所给段落 →
= = =
Python 正则表达式

正则表达式（Regular Expression，简称 regex 或 regexp）是一种强大的文本模式匹配工具。它使用特殊的语法来描述和匹配字符串中的模式，广泛应用于文本搜索、替换、验证和提取等场景。在Python中，正则表达式通过内置的re模块来实现。

正则表达式看似复杂，实则很简单，如果大家在学习的过程中有疑惑的，可以使用作者开发的正则表达式可使用工具，它能实时可视化你写的正则是匹配到哪些字符了

黄金工具箱-正则表达式可视化

基础语法和元字符

普通字符

普通字符就是字面意思，直接匹配对应的字符。

import re

text = "Hello World"
pattern = "Hello"
result = re.search(pattern, text)
print(result.group())  # 输出: Hello

常用元字符

元字符	含义	示例
`.`	匹配除换行符外的任意字符	`a.c` 匹配 "abc", "a1c"
`^`	匹配字符串开头	`^Hello` 匹配以"Hello"开头的字符串
`$`	匹配字符串结尾	`end$` 匹配以"end"结尾的字符串
`*`	匹配前面字符0次或多次	`ab*` 匹配 "a", "ab", "abbb"
`+`	匹配前面字符1次或多次	`ab+` 匹配 "ab", "abbb"，不匹配 "a"
`?`	匹配前面字符0次或1次	`ab?` 匹配 "a", "ab"
`\`	转义字符	`\.` 匹配字面意思的点号

import re

# 点号匹配任意字符
text = "cat bat rat"
pattern = r".at"
matches = re.findall(pattern, text)
print(matches)  # 输出: ['cat', 'bat', 'rat']

# 开头和结尾匹配
text = "Hello World"
print(re.search(r"^Hello", text) is not None)  # True
print(re.search(r"World$", text) is not None)  # True

# 量词使用
text = "a ab abb abbb"
print(re.findall(r"ab*", text))   # ['a', 'ab', 'abb', 'abbb']
print(re.findall(r"ab+", text))   # ['ab', 'abb', 'abbb']
print(re.findall(r"ab?", text))   # ['a', 'ab', 'ab', 'ab']

字符类

import re

text = "Hello123 World456"

# \d 匹配数字
numbers = re.findall(r"\d", text)
print(numbers)  # ['1', '2', '3', '4', '5', '6']

# \w 匹配字母、数字、下划线
words = re.findall(r"\w+", text)
print(words)  # ['Hello123', 'World456']

# \s 匹配空白字符
spaces = re.findall(r"\s", text)
print(spaces)  # [' ']

# 自定义字符类
vowels = re.findall(r"[aeiou]", "Hello World")
= = =
所给数据 →
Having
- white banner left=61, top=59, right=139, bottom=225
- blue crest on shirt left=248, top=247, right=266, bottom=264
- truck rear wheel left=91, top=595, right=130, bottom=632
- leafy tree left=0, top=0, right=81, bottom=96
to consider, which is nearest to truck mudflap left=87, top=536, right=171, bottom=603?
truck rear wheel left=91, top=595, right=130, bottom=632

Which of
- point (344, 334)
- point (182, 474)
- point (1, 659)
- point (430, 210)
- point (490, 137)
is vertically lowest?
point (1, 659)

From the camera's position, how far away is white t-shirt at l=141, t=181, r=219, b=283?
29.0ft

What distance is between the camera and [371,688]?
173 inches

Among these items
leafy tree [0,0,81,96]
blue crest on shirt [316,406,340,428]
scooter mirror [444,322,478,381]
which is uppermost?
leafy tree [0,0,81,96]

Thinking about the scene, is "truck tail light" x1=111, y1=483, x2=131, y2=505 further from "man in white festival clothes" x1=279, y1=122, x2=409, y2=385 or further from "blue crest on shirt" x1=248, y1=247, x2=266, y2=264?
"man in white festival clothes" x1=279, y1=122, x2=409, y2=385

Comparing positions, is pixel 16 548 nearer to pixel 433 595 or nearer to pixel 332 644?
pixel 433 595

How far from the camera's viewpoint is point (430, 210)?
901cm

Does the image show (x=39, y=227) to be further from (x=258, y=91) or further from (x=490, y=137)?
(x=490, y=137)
= = =
要做的事 → 把上面那篇讲 Python 正则表达式的教程接着写下去，从它最后一行后面开始。

练习结果 →
print(vowels)  # ['e', 'o', 'o']

# 字符范围
letters = re.findall(r"[a-z]+", "Hello World 123")
print(letters)  # ['ello', 'orld']

Python中的re模块

导入和基本使用

import re

# 基本匹配
text = "Python是一门编程语言"
pattern = r"Python"
if re.search(pattern, text):
    print("找到匹配")
else:
    print("未找到匹配")

re模块的主要函数

re.search() - 查找第一个匹配

import re

text = "联系电话：138-1234-5678，备用电话：139-8765-4321"
pattern = r"\d{3}-\d{4}-\d{4}"
match = re.search(pattern, text)
if match:
    print(f"找到电话号码: {match.group()}")  # 138-1234-5678
    print(f"位置: {match.start()}-{match.end()}")  # 位置: 4-16

re.match() - 从字符串开头匹配

import re

text = "Python编程"
# match只从字符串开头匹配
result1 = re.match(r"Python", text)
print(result1.group() if result1 else "未匹配")  # Python

result2 = re.match(r"编程", text)
print(result2.group() if result2 else "未匹配")  # 未匹配

re.findall() - 查找所有匹配

import re

text = "今天是2024年1月15日，明天是2024年1月16日"
dates = re.findall(r"\d{4}年\d{1,2}月\d{1,2}日", text)
print(dates)  # ['2024年1月15日', '2024年1月16日']

# 返回元组（有分组时）
emails = "联系邮箱：user1@example.com，备用邮箱：user2@gmail.com"
email_parts = re.findall(r"(\w+)@(\w+\.\w+)", emails)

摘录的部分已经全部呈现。